··· Listing

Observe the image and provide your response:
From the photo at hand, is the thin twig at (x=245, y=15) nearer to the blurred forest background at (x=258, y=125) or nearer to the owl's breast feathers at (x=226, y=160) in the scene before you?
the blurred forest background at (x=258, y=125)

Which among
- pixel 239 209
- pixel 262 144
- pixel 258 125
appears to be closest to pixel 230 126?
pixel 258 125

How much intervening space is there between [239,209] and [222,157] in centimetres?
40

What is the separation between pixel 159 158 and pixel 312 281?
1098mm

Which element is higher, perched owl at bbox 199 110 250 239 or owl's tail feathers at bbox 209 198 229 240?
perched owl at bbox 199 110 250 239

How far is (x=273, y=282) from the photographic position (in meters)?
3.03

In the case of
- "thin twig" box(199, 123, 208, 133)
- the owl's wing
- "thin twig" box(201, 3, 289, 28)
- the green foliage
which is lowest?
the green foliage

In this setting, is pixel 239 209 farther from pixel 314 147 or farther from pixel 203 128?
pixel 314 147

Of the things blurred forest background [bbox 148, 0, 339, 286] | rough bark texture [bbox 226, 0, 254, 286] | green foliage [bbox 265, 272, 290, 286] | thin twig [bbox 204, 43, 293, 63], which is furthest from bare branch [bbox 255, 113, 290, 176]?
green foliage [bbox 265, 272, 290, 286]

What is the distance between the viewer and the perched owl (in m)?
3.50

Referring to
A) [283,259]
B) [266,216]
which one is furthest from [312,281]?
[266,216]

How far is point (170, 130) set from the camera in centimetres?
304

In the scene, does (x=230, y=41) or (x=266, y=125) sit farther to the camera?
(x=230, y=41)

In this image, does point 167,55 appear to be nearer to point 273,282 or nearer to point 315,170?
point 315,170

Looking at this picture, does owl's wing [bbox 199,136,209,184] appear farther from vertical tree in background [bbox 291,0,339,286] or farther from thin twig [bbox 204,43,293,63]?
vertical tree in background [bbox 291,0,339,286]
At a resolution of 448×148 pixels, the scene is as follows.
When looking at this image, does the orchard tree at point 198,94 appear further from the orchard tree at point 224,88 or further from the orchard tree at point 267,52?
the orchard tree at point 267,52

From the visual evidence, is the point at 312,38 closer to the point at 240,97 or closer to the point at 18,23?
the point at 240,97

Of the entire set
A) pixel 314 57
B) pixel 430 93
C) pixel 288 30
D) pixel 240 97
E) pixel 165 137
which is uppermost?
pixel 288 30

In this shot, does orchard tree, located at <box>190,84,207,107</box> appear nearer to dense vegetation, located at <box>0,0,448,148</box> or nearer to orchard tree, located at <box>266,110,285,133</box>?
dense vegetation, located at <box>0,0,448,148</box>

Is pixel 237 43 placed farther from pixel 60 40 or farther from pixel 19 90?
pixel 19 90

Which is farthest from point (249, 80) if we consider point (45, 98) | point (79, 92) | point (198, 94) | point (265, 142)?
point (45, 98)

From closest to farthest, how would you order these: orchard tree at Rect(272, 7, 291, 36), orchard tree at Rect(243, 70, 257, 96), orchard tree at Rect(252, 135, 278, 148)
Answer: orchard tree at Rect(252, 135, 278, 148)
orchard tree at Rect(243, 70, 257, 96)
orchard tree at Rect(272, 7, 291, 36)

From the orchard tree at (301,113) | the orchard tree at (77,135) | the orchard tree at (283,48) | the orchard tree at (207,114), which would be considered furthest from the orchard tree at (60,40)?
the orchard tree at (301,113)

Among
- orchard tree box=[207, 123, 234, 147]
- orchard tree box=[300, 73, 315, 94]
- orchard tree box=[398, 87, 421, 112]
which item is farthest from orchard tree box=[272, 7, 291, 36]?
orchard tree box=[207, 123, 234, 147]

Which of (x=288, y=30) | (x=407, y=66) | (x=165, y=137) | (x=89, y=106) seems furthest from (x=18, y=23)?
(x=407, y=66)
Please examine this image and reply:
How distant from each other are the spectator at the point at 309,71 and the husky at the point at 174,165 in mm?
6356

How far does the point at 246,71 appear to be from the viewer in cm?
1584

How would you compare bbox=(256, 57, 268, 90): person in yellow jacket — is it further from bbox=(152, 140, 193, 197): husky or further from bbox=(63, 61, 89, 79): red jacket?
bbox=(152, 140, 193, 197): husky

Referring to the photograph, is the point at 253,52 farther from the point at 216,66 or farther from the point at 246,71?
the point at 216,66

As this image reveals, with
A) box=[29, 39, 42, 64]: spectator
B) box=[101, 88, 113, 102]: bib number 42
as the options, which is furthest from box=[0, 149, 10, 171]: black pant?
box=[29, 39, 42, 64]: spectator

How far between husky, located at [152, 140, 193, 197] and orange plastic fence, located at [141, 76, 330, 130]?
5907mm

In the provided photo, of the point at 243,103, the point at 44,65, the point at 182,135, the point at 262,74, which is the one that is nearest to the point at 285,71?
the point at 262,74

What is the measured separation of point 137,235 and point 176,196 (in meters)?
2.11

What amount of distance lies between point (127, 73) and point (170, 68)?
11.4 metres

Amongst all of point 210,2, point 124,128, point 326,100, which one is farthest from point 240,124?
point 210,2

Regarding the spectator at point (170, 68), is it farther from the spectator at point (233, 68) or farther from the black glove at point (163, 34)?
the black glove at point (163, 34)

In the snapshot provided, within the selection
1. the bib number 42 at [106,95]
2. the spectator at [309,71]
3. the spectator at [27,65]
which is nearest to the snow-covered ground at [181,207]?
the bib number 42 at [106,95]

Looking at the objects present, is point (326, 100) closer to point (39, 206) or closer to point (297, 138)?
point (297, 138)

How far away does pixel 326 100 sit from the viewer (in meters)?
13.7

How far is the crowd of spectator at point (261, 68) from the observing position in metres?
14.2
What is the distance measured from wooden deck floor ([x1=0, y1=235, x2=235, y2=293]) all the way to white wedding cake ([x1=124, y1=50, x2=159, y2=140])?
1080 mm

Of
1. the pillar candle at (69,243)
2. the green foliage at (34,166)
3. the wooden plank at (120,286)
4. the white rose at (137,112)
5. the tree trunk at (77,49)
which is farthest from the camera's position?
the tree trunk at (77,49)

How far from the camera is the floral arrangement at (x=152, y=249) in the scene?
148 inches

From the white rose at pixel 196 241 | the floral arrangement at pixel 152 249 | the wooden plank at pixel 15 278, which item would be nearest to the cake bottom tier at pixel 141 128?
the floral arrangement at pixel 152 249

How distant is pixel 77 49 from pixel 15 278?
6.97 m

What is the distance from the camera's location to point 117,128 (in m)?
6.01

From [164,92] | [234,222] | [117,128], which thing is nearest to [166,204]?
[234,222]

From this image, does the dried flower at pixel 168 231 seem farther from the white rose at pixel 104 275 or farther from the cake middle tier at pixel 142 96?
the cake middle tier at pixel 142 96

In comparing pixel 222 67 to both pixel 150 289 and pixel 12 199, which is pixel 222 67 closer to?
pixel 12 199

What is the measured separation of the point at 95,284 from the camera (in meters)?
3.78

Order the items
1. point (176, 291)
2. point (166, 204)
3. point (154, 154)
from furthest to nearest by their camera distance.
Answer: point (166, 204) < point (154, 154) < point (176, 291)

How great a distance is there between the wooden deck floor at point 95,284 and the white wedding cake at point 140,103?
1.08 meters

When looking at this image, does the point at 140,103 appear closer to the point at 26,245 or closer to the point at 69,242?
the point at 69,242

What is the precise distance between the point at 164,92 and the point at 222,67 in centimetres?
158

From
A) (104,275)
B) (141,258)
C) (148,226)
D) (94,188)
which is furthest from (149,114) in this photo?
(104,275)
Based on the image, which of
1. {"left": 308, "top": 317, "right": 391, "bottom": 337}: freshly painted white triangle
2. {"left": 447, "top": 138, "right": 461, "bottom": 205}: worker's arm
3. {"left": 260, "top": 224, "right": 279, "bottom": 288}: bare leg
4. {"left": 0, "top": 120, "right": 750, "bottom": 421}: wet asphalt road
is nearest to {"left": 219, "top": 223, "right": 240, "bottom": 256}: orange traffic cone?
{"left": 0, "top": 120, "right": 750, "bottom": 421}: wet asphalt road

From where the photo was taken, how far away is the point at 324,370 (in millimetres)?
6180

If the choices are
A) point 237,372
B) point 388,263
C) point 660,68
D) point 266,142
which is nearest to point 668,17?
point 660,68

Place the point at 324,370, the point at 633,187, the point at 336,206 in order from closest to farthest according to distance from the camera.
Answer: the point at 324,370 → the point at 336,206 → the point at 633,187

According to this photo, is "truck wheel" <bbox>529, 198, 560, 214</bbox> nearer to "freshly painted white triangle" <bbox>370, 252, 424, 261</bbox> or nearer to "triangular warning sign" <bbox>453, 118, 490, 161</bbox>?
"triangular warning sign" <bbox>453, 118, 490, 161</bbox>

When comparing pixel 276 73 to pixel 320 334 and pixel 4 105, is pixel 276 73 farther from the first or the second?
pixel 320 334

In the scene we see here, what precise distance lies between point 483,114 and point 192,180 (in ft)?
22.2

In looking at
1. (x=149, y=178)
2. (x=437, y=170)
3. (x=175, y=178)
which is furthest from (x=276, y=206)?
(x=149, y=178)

······

Exercise objective - Copy exactly the lines from the one containing "What is the measured separation of the" through the last line of the records, both included, and nothing else.

The response -
What is the measured separation of the point at 95,284 from the camera (in meters)?
3.78

Order the items
1. point (176, 291)
2. point (166, 204)
3. point (154, 154)
from furthest to nearest by their camera distance.
Answer: point (166, 204) < point (154, 154) < point (176, 291)

How great a distance is there between the wooden deck floor at point 95,284 and the white wedding cake at point 140,103?
1.08 meters

When looking at this image, does the point at 140,103 appear closer to the point at 26,245 or closer to the point at 69,242?
the point at 69,242

What is the precise distance between the point at 164,92 and the point at 222,67 in centimetres?
158

From
A) (104,275)
B) (141,258)
C) (148,226)
D) (94,188)
which is furthest from (149,114) in this photo?
(104,275)
Based on the image, which of
1. {"left": 308, "top": 317, "right": 391, "bottom": 337}: freshly painted white triangle
2. {"left": 447, "top": 138, "right": 461, "bottom": 205}: worker's arm
3. {"left": 260, "top": 224, "right": 279, "bottom": 288}: bare leg
4. {"left": 0, "top": 120, "right": 750, "bottom": 421}: wet asphalt road
is nearest to {"left": 219, "top": 223, "right": 240, "bottom": 256}: orange traffic cone?
{"left": 0, "top": 120, "right": 750, "bottom": 421}: wet asphalt road

From where the photo was taken, how far away is the point at 324,370 (in millimetres)?
6180

If the choices are
A) point 237,372
B) point 388,263
C) point 660,68
D) point 266,142
which is nearest to point 668,17?
point 660,68

Place the point at 324,370, the point at 633,187, the point at 336,206 in order from closest to farthest according to distance from the camera.
Answer: the point at 324,370 → the point at 336,206 → the point at 633,187

According to this photo, is "truck wheel" <bbox>529, 198, 560, 214</bbox> nearer to "freshly painted white triangle" <bbox>370, 252, 424, 261</bbox> or nearer to "triangular warning sign" <bbox>453, 118, 490, 161</bbox>?
"triangular warning sign" <bbox>453, 118, 490, 161</bbox>

When comparing pixel 276 73 to pixel 320 334 and pixel 4 105, is pixel 276 73 farther from the first or the second?
pixel 320 334

In the scene we see here, what precise distance lies between point 483,114 and point 192,180 (in ft)?
22.2

In looking at
1. (x=149, y=178)
2. (x=437, y=170)
3. (x=175, y=178)
which is furthest from (x=276, y=206)?
(x=149, y=178)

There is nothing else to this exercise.